## PROMPT 1
According to the comments, what did Formula I teams do to their drums of racing fuel before bringing them out in the morning?
## PROMPT 2
Rewrite the comments from "Lynn, love the" to "that does that.", substituting "windshield" for "window".

Segment Start: TEXT

I don't really have a physics bent in appreciating physics ( being higher math challenged ), and even tend to enjoy them pre-linguistically. In other words, "dammit Jim, I'm an engineer, not a poet". I was flying yesterday afternoon and caught a glimpse of a high cumulus positioned just right to refract the sunlight into a rainbow. So it was an colorful wisp, which caught my eye even through my amber sunglasses. Quite pretty, like a grace note to a wonderful day (off).
Regarding your tanks pissing fuel...
In one of my past lives, I used to work in the pits at Formula I car races. At the time, they were not allowed to refuel during the race, so they wanted to get absolutely the most amount of fuel into the car. They would refrigerate their drums of racing fuel, and bring them out in the morning wrapped in insulating blankets. They had a device they would hook to the filler port that was a pipe about 30 cm long and 6 cm diameter, with what looked like a large funnel on the end. As the cars sat on the grid, waiting for the start of the race, the fuel would warm up and expand, and go up into the funnel. And whatever fuel they burned while idling there was repleneshed from the funnel. Just before the start of the race, they would unhook the pipe/funnel assembly (it had a non-leak, quick-release fitting) and take it away. Thus, the car got the maximum possible amount of fuel.
Lynn
G, yep, about like that.
Lynn, love the racecar story.
Anonymous, took me a while to realize what you meant by Dave Zen, but yes, it just goes to show that there's some pilot thing in staring out the window and thinking about why that does that.
Sarah, yes the GPS will tell me the sunset time if I ask it (until I get far enough north that it says "never"), but it won't give me the satisfaction of working it out from first principles, and it won't tell me why the sky is so lovely and orange as it happens.
If you're a bus ride from Grande Praire, I flew over you last night, with a truckload of Copper River Reds bound for the markets of Boston. Should have kept 126.7 in #2 and transmitted "Aviatrix, are you out there" every 5 minutes.
Indeed, Zen is achieved.
Ever hear "shooting the glory?" The Sr^2 pilot of my lineage said it time and again.
Glories are incredibly cool phenomena. What's whacked out is how they manifest themselves. Very, very interesting optical physics.
As a matter of fact, the beer I just made is a Pomegranate Dunkelweizen of my own design. I will call it Brocken Spectre Ale... in honor of your cool post.
"The other reason is so that as fuel is burned, air can get in to replace the volume so that the fuel will continue to flow."
I'm glad you explained. No joke: The first thing my ill mind thought was this: "The other reason is so that as fuel is burned, ..." the wings don't collapse and look like shrink-wrap after the flight is done.

Segment End: TEXT
Segment Start: THE DATA

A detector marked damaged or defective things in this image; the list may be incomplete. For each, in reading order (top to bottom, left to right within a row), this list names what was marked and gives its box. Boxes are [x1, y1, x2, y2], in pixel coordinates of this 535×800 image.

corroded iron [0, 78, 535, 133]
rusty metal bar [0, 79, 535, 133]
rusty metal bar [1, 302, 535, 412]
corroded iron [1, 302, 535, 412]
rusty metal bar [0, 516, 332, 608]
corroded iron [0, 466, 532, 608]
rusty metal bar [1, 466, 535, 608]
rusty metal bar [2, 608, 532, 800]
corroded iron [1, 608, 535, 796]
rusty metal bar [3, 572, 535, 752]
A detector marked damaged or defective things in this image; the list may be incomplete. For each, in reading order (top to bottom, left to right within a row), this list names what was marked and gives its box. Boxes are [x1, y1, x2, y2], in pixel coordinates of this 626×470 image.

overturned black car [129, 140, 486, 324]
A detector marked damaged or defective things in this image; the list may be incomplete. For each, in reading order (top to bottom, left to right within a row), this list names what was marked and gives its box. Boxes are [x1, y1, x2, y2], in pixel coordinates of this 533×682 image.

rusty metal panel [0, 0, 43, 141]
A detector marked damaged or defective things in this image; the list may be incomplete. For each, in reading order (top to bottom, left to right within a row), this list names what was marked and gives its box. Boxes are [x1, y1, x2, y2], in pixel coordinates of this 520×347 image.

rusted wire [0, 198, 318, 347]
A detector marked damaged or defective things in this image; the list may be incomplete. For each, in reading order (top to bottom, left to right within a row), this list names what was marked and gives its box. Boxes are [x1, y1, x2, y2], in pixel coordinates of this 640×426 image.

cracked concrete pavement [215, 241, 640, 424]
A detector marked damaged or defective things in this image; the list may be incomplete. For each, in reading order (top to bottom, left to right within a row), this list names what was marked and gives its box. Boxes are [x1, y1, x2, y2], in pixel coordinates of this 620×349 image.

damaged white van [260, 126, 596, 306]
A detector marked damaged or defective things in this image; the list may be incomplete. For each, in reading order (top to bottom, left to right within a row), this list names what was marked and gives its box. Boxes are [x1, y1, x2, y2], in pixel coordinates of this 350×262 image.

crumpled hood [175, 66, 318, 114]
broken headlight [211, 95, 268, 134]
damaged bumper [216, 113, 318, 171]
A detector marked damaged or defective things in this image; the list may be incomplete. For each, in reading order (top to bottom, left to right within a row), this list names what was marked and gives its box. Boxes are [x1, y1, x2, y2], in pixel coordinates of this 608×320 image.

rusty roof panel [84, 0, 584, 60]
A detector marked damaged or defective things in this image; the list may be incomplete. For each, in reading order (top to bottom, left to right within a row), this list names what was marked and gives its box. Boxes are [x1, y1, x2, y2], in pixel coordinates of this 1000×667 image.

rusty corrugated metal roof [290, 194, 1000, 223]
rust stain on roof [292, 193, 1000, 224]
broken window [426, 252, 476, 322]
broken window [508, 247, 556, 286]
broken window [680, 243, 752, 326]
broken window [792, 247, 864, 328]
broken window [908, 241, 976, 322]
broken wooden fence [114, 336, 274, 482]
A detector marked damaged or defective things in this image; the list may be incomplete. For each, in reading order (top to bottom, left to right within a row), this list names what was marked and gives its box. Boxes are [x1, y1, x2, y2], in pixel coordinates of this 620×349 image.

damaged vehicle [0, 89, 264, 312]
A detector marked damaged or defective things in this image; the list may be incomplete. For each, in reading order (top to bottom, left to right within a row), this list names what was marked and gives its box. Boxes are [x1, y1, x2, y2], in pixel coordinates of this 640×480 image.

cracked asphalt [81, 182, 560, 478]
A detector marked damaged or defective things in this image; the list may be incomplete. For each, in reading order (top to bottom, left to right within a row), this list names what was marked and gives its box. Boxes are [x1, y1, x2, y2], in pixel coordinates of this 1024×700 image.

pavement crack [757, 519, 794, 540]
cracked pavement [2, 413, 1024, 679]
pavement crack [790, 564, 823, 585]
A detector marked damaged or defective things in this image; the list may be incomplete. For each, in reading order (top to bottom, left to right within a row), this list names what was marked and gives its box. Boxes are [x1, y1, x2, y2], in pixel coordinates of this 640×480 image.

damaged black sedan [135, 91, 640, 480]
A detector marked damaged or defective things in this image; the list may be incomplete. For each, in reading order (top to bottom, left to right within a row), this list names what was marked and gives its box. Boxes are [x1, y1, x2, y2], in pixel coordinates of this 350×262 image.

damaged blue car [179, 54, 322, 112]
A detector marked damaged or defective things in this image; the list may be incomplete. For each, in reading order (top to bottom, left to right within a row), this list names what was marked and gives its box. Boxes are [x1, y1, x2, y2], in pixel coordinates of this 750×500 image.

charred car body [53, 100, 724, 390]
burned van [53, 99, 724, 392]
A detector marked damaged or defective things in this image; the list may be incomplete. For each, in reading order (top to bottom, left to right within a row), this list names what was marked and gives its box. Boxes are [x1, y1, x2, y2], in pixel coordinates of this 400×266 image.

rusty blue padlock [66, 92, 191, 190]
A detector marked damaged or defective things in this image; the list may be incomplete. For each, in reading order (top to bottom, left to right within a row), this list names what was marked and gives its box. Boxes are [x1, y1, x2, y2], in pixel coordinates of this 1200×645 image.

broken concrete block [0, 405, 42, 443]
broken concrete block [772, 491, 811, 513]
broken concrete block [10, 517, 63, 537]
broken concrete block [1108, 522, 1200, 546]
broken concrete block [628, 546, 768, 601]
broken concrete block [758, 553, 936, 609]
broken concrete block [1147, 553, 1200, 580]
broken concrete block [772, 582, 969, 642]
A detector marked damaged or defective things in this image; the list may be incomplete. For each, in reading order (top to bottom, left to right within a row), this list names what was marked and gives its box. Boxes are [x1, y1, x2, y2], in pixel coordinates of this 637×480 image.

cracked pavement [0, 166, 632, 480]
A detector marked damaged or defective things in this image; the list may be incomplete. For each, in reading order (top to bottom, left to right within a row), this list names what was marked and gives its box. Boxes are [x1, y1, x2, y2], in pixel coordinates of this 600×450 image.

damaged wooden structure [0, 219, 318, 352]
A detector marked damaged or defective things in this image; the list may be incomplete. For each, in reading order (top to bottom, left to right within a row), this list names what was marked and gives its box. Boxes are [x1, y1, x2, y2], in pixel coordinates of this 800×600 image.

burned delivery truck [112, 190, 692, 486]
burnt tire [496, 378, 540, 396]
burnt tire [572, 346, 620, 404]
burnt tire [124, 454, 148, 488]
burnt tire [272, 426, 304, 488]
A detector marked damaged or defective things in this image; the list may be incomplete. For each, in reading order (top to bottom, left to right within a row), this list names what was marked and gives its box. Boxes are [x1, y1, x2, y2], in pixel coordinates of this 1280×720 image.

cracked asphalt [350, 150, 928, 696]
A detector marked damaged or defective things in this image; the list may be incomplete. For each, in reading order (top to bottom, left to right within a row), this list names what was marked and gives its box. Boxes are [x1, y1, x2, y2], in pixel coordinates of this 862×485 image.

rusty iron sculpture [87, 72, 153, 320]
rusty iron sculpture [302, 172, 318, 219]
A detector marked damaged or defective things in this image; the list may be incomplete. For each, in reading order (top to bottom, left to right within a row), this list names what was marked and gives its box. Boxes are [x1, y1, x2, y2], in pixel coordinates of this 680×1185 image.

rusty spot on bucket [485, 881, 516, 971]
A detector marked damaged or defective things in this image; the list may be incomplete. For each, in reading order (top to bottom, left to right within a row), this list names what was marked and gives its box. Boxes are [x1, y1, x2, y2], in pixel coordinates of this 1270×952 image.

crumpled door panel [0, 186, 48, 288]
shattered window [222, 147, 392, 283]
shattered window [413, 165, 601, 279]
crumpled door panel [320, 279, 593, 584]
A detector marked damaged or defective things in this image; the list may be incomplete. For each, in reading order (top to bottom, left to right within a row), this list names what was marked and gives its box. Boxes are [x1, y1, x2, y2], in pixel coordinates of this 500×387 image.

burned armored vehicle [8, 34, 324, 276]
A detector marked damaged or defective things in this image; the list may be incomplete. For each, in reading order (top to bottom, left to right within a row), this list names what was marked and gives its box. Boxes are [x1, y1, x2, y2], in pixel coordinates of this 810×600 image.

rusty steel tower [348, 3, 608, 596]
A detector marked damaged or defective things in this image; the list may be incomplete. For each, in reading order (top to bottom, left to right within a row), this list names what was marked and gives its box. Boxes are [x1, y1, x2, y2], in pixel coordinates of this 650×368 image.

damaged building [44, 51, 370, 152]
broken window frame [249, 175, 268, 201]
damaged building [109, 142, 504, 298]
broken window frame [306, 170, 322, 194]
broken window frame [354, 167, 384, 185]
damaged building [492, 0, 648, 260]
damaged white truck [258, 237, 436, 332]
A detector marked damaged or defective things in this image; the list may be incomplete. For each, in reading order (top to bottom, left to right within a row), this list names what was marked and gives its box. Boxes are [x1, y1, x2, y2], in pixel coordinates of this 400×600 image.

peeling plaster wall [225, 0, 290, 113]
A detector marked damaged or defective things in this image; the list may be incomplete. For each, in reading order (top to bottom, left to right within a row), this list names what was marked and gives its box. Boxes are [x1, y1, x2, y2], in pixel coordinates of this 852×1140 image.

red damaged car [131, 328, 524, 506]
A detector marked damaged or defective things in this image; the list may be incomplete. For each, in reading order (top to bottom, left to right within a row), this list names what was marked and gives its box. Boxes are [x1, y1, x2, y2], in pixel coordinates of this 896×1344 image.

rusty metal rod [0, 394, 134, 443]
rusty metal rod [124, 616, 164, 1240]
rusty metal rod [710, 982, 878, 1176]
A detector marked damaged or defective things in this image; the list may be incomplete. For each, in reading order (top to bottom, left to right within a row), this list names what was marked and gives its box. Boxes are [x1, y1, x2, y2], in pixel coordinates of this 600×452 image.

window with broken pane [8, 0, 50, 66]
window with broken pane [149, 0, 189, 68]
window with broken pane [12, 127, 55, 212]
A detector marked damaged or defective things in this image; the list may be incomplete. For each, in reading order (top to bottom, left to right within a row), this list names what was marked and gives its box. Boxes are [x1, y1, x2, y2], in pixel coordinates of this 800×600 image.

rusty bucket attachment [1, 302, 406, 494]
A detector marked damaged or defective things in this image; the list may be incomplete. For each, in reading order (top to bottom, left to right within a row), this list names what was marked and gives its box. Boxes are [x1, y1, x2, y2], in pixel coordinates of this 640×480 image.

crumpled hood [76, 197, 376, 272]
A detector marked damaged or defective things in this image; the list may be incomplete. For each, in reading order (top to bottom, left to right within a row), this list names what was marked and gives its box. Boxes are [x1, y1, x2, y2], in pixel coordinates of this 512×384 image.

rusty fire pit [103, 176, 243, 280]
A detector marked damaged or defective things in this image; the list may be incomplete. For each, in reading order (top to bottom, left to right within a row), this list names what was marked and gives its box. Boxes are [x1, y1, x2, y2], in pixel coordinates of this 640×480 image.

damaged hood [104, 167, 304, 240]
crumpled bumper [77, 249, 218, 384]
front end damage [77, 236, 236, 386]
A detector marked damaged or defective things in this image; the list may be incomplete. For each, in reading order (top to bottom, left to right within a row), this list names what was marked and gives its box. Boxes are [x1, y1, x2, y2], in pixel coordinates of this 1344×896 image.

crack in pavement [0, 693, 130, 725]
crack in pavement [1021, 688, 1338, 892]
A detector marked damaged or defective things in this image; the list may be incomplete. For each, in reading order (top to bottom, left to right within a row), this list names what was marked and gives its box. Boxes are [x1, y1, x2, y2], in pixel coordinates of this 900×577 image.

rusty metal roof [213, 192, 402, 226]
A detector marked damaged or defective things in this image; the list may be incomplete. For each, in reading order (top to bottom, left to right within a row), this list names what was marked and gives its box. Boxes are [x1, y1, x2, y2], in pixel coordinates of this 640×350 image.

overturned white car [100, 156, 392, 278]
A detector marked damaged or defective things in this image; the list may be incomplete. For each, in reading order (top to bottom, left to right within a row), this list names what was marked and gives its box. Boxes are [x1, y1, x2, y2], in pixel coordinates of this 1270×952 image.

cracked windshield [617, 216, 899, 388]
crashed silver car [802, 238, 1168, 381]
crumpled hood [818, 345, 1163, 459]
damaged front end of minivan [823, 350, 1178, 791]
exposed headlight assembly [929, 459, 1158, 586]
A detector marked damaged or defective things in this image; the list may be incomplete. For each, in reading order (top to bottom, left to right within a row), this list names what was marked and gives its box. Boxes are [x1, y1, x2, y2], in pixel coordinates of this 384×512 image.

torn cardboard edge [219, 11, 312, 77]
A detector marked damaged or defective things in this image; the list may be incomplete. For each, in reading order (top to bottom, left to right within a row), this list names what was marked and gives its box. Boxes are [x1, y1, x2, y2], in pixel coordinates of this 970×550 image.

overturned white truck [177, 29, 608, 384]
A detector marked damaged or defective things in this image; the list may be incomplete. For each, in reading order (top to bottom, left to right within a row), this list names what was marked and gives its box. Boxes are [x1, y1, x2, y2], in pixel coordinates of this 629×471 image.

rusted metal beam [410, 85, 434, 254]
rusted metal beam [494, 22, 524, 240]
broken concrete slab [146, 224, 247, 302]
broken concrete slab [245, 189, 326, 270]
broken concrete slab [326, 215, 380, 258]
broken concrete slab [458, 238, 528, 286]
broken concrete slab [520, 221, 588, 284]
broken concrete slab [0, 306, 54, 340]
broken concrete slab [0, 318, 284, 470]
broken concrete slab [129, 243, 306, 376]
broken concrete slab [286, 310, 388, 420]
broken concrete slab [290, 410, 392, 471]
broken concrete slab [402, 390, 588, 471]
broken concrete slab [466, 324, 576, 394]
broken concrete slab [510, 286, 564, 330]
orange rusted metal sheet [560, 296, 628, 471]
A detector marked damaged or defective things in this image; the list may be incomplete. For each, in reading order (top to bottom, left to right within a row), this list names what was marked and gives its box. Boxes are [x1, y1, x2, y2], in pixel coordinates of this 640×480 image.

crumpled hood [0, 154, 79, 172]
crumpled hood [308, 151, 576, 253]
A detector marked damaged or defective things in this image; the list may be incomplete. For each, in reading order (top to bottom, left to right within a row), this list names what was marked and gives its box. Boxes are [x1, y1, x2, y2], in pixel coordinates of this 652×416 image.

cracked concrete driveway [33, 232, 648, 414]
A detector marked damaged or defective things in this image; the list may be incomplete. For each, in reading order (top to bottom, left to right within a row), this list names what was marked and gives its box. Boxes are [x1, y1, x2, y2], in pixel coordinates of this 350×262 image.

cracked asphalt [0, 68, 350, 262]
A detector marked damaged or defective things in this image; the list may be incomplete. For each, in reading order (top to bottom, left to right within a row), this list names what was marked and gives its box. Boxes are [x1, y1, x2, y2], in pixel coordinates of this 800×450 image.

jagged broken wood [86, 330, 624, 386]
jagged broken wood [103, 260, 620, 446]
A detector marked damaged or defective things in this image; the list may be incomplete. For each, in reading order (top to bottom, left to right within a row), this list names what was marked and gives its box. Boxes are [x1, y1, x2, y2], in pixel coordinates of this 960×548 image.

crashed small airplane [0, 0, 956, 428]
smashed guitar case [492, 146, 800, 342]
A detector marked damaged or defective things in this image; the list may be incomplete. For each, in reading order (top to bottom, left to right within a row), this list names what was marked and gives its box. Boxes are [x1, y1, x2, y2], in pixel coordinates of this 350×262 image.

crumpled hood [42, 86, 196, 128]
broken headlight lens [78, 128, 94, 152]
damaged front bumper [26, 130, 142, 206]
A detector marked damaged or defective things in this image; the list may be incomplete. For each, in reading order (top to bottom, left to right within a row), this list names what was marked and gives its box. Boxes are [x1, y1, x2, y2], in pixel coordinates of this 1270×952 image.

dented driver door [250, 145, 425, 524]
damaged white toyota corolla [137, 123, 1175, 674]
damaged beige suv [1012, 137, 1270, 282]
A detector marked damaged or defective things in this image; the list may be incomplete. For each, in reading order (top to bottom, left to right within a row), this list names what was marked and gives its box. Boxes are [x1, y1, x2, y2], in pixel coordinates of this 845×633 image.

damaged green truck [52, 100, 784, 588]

Segment End: THE DATA

## WRITTEN RESPONSE 1
They refrigerated the drums.

## WRITTEN RESPONSE 2
Lynn, love the racecar story.
Anonymous, took me a while to realize what you meant by Dave Zen, but yes, it just goes to show that there's some pilot thing in staring out the windshield and thinking about why that does that.